Records for processing:
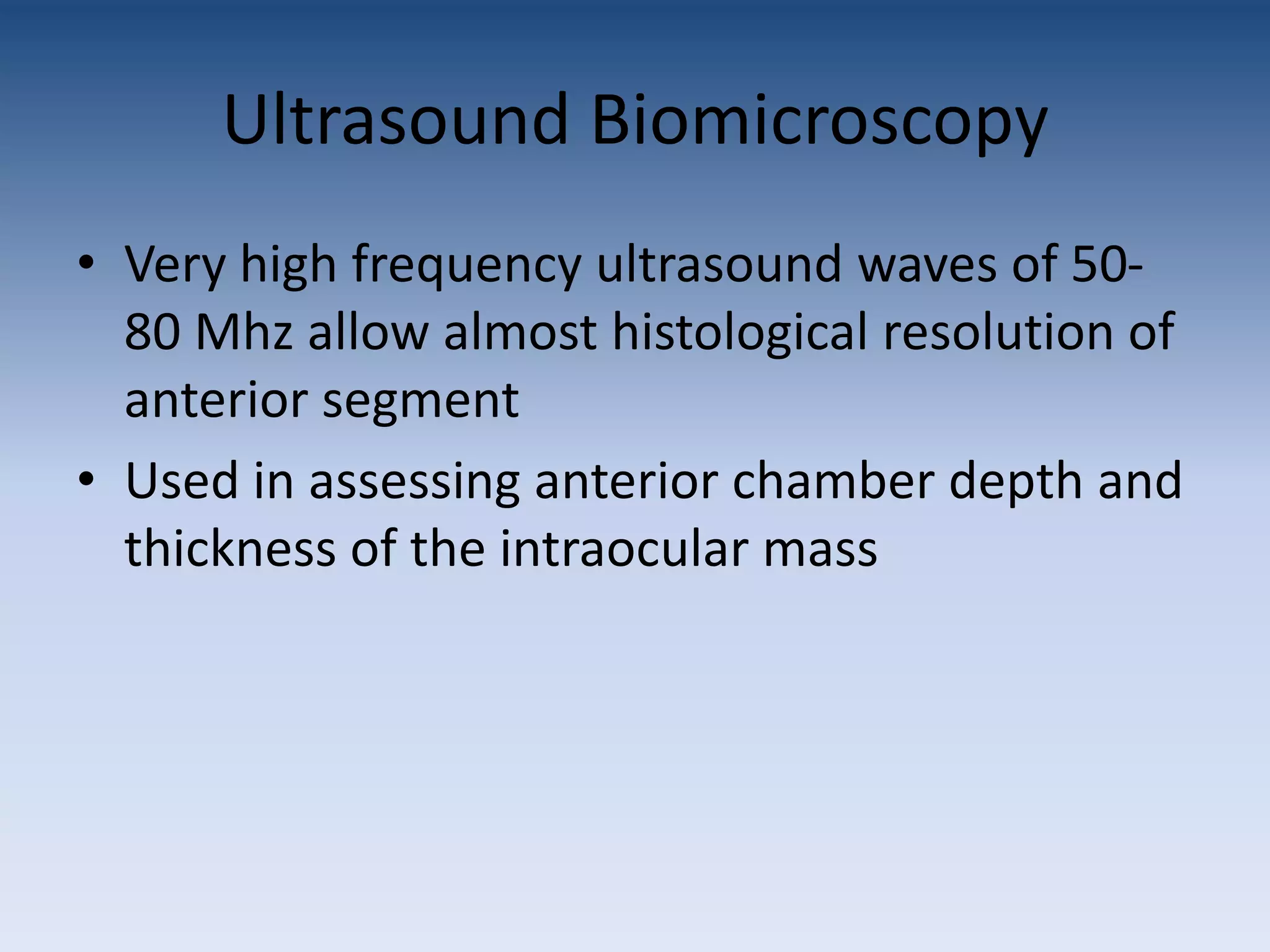 Ultrasound Biomicroscopy

• Very high frequency ultrasound waves of 50-80 Mhz allow almost histological resolution of anterior segment

• Used in assessing anterior chamber depth and thickness of the intraocular mass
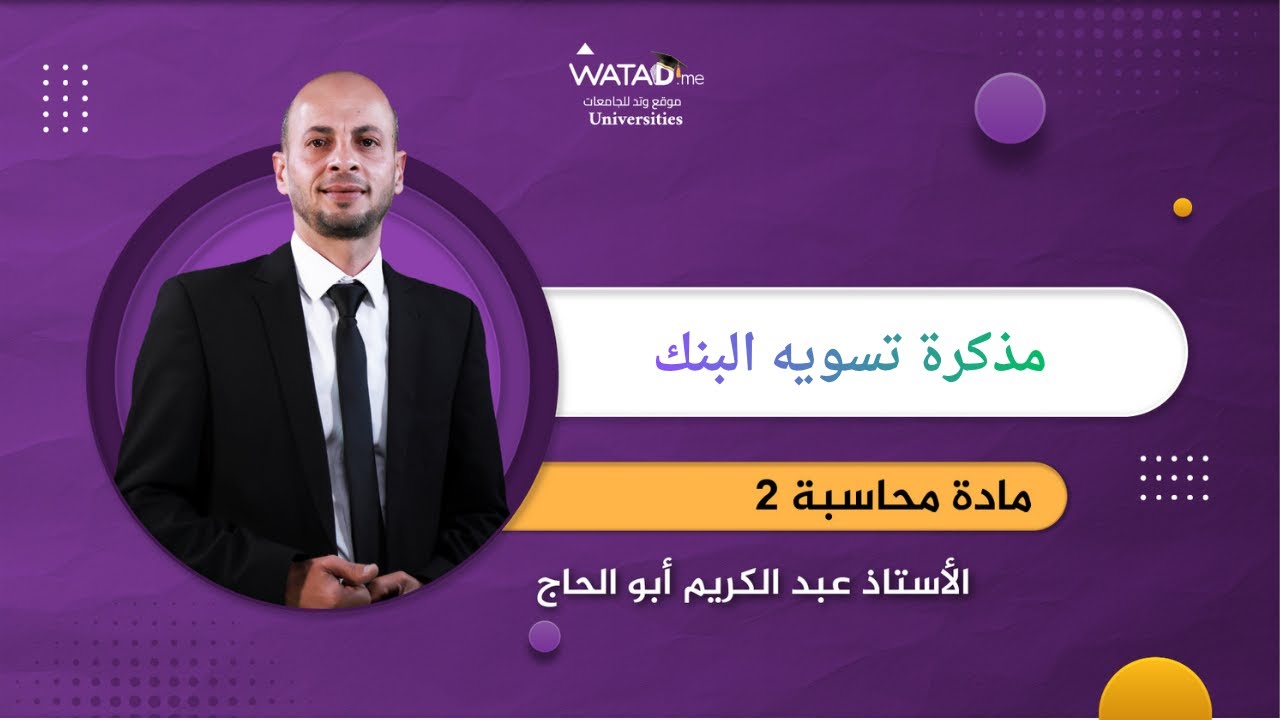 WATAD.me
موقع وتد للجامعات
Universities

مذكرة تسويه البنك

مادة محاسبة 2

الأستاذ عبد الكريم أبو الحاج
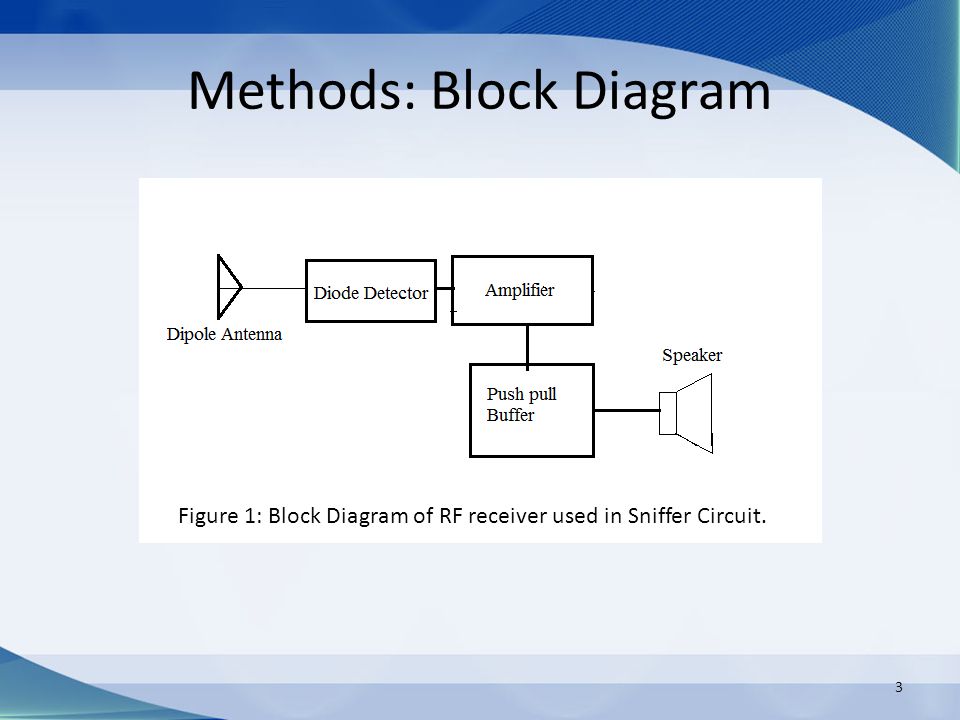 Methods: Block Diagram

Dipole Antenna

Diode Detector

Amplifier

Push pull Buffer

Speaker

Figure 1: Block Diagram of RF receiver used in Sniffer Circuit.

3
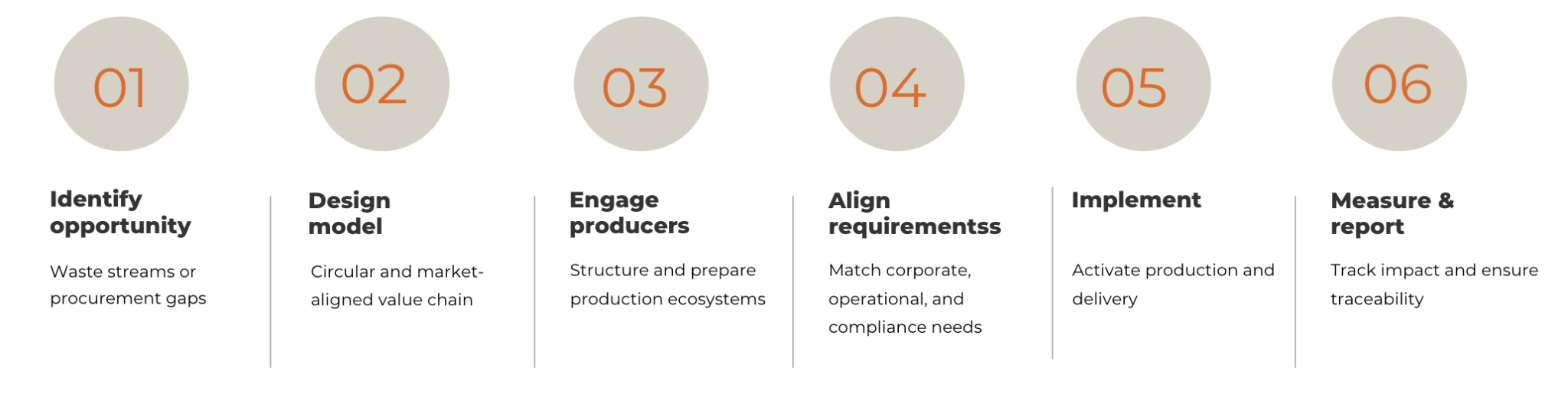 01

Identify opportunity

Waste streams or procurement gaps

02

Design model

Circular and market-aligned value chain

03

Engage producers

Structure and prepare production ecosystems

04

Align requirementss

Match corporate, operational, and compliance needs

05

Implement

Activate production and delivery

06

Measure & report

Track impact and ensure traceability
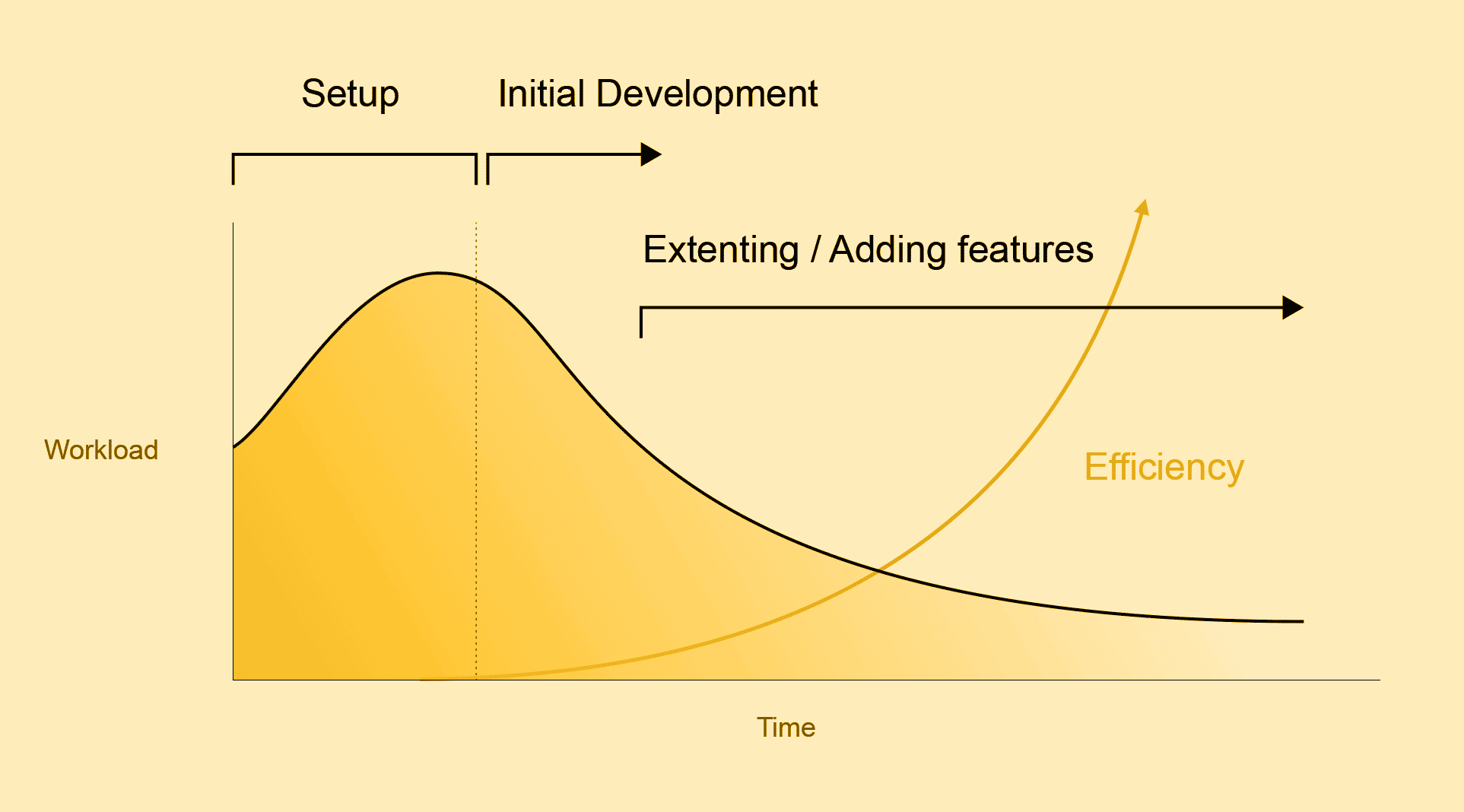 Setup

Initial Development

Extenting / Adding features

Workload

Efficiency

Time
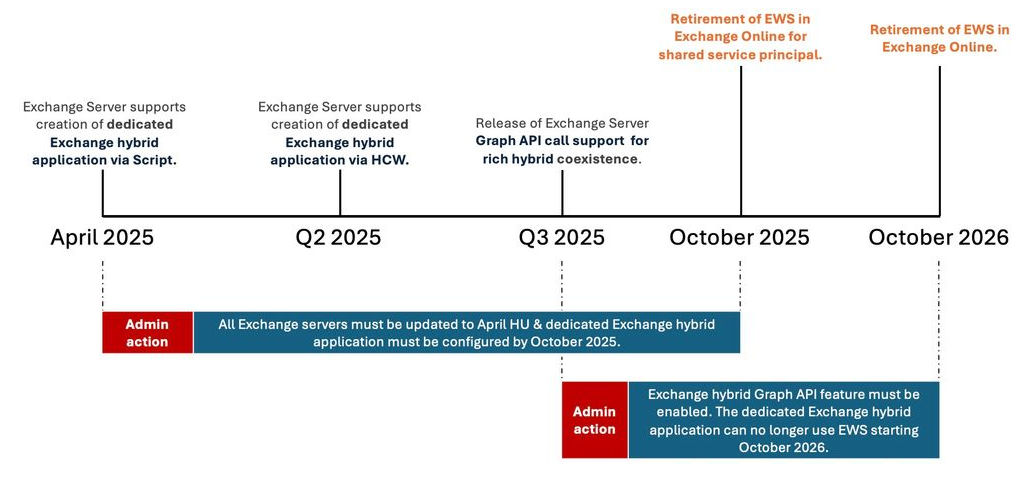 Exchange Server supports creation of dedicated Exchange hybrid application via Script.

Exchange Server supports creation of dedicated Exchange hybrid application via HCW.

Release of Exchange Server Graph API call support for rich hybrid coexistence.

Retirement of EWS in Exchange Online for shared service principal.

Retirement of EWS in Exchange Online.

April 2025

Q2 2025

Q3 2025

October 2025

October 2026

Admin action

All Exchange servers must be updated to April HU & dedicated Exchange hybrid application must be configured by October 2025.

Admin action

Exchange hybrid Graph API feature must be enabled. The dedicated Exchange hybrid application can no longer use EWS starting October 2026.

Instructions to follow: Only the text of the records above is to be reproduced, exactly as given; the pictures are dropped.

Reply:
 Ultrasound Biomicroscopy

• Very high frequency ultrasound waves of 50-80 Mhz allow almost histological resolution of anterior segment

• Used in assessing anterior chamber depth and thickness of the intraocular mass
 WATAD.me
موقع وتد للجامعات
Universities

مذكرة تسويه البنك

مادة محاسبة 2

الأستاذ عبد الكريم أبو الحاج
 Methods: Block Diagram

Dipole Antenna

Diode Detector

Amplifier

Push pull Buffer

Speaker

Figure 1: Block Diagram of RF receiver used in Sniffer Circuit.

3
 01

Identify opportunity

Waste streams or procurement gaps

02

Design model

Circular and market-aligned value chain

03

Engage producers

Structure and prepare production ecosystems

04

Align requirementss

Match corporate, operational, and compliance needs

05

Implement

Activate production and delivery

06

Measure & report

Track impact and ensure traceability
 Setup

Initial Development

Extenting / Adding features

Workload

Efficiency

Time
 Exchange Server supports creation of dedicated Exchange hybrid application via Script.

Exchange Server supports creation of dedicated Exchange hybrid application via HCW.

Release of Exchange Server Graph API call support for rich hybrid coexistence.

Retirement of EWS in Exchange Online for shared service principal.

Retirement of EWS in Exchange Online.

April 2025

Q2 2025

Q3 2025

October 2025

October 2026

Admin action

All Exchange servers must be updated to April HU & dedicated Exchange hybrid application must be configured by October 2025.

Admin action

Exchange hybrid Graph API feature must be enabled. The dedicated Exchange hybrid application can no longer use EWS starting October 2026.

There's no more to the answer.